- [What you need to do]: Retype the records exactly.

- [Records shown]:

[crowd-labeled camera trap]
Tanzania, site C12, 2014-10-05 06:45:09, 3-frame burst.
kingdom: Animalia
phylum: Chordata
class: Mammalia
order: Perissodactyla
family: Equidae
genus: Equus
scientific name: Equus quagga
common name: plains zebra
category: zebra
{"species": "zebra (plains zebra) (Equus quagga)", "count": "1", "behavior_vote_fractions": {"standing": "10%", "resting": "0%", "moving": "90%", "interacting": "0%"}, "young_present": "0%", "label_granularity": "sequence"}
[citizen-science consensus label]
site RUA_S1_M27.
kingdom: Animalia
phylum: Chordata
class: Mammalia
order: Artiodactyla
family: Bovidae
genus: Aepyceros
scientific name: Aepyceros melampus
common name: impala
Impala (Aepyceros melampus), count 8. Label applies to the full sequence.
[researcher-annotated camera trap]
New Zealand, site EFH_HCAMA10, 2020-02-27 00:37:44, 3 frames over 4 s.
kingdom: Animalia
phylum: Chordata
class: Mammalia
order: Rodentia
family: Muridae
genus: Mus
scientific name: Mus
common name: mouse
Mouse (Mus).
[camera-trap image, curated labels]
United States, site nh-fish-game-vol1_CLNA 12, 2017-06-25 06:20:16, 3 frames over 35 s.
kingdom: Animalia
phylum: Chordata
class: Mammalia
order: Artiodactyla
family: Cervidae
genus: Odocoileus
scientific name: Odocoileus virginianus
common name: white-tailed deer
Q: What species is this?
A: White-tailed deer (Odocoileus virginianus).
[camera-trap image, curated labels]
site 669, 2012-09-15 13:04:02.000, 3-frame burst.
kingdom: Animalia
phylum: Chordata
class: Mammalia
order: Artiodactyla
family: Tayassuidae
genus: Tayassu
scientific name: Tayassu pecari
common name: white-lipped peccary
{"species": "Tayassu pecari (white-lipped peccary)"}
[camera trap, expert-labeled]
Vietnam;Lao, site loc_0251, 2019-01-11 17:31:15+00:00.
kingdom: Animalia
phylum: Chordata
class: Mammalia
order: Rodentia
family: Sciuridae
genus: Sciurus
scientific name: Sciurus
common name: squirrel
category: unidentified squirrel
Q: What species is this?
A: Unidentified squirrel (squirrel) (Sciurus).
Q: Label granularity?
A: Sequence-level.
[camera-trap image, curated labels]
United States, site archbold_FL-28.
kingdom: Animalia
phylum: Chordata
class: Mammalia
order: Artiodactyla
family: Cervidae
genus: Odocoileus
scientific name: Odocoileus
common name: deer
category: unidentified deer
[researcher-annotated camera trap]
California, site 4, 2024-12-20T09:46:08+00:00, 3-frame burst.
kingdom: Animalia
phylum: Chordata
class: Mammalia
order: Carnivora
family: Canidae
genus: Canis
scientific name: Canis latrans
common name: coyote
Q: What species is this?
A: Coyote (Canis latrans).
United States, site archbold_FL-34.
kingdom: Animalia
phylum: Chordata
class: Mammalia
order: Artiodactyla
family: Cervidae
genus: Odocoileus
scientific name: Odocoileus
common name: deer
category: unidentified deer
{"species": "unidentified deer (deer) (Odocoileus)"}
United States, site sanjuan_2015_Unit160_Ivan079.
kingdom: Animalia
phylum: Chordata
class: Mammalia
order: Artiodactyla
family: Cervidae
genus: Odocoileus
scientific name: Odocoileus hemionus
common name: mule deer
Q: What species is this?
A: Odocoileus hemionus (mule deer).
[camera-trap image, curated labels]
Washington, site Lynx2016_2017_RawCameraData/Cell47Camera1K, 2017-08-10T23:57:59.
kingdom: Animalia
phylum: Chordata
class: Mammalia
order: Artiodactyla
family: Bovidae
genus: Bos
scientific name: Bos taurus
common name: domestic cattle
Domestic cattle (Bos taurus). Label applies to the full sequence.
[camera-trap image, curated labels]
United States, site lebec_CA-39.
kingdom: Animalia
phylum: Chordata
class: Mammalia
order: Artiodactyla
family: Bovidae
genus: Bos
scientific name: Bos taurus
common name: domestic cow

- [Written reply]:
[crowd-labeled camera trap]
Tanzania, site C12, 2014-10-05 06:45:09, 3-frame burst.
kingdom: Animalia
phylum: Chordata
class: Mammalia
order: Perissodactyla
family: Equidae
genus: Equus
scientific name: Equus quagga
common name: plains zebra
category: zebra
{"species": "zebra (plains zebra) (Equus quagga)", "count": "1", "behavior_vote_fractions": {"standing": "10%", "resting": "0%", "moving": "90%", "interacting": "0%"}, "young_present": "0%", "label_granularity": "sequence"}
[citizen-science consensus label]
site RUA_S1_M27.
kingdom: Animalia
phylum: Chordata
class: Mammalia
order: Artiodactyla
family: Bovidae
genus: Aepyceros
scientific name: Aepyceros melampus
common name: impala
Impala (Aepyceros melampus), count 8. Label applies to the full sequence.
[researcher-annotated camera trap]
New Zealand, site EFH_HCAMA10, 2020-02-27 00:37:44, 3 frames over 4 s.
kingdom: Animalia
phylum: Chordata
class: Mammalia
order: Rodentia
family: Muridae
genus: Mus
scientific name: Mus
common name: mouse
Mouse (Mus).
[camera-trap image, curated labels]
United States, site nh-fish-game-vol1_CLNA 12, 2017-06-25 06:20:16, 3 frames over 35 s.
kingdom: Animalia
phylum: Chordata
class: Mammalia
order: Artiodactyla
family: Cervidae
genus: Odocoileus
scientific name: Odocoileus virginianus
common name: white-tailed deer
Q: What species is this?
A: White-tailed deer (Odocoileus virginianus).
[camera-trap image, curated labels]
site 669, 2012-09-15 13:04:02.000, 3-frame burst.
kingdom: Animalia
phylum: Chordata
class: Mammalia
order: Artiodactyla
family: Tayassuidae
genus: Tayassu
scientific name: Tayassu pecari
common name: white-lipped peccary
{"species": "Tayassu pecari (white-lipped peccary)"}
[camera trap, expert-labeled]
Vietnam;Lao, site loc_0251, 2019-01-11 17:31:15+00:00.
kingdom: Animalia
phylum: Chordata
class: Mammalia
order: Rodentia
family: Sciuridae
genus: Sciurus
scientific name: Sciurus
common name: squirrel
category: unidentified squirrel
Q: What species is this?
A: Unidentified squirrel (squirrel) (Sciurus).
Q: Label granularity?
A: Sequence-level.
[camera-trap image, curated labels]
United States, site archbold_FL-28.
kingdom: Animalia
phylum: Chordata
class: Mammalia
order: Artiodactyla
family: Cervidae
genus: Odocoileus
scientific name: Odocoileus
common name: deer
category: unidentified deer
[researcher-annotated camera trap]
California, site 4, 2024-12-20T09:46:08+00:00, 3-frame burst.
kingdom: Animalia
phylum: Chordata
class: Mammalia
order: Carnivora
family: Canidae
genus: Canis
scientific name: Canis latrans
common name: coyote
Q: What species is this?
A: Coyote (Canis latrans).
United States, site archbold_FL-34.
kingdom: Animalia
phylum: Chordata
class: Mammalia
order: Artiodactyla
family: Cervidae
genus: Odocoileus
scientific name: Odocoileus
common name: deer
category: unidentified deer
{"species": "unidentified deer (deer) (Odocoileus)"}
United States, site sanjuan_2015_Unit160_Ivan079.
kingdom: Animalia
phylum: Chordata
class: Mammalia
order: Artiodactyla
family: Cervidae
genus: Odocoileus
scientific name: Odocoileus hemionus
common name: mule deer
Q: What species is this?
A: Odocoileus hemionus (mule deer).
[camera-trap image, curated labels]
Washington, site Lynx2016_2017_RawCameraData/Cell47Camera1K, 2017-08-10T23:57:59.
kingdom: Animalia
phylum: Chordata
class: Mammalia
order: Artiodactyla
family: Bovidae
genus: Bos
scientific name: Bos taurus
common name: domestic cattle
Domestic cattle (Bos taurus). Label applies to the full sequence.
[camera-trap image, curated labels]
United States, site lebec_CA-39.
kingdom: Animalia
phylum: Chordata
class: Mammalia
order: Artiodactyla
family: Bovidae
genus: Bos
scientific name: Bos taurus
common name: domestic cow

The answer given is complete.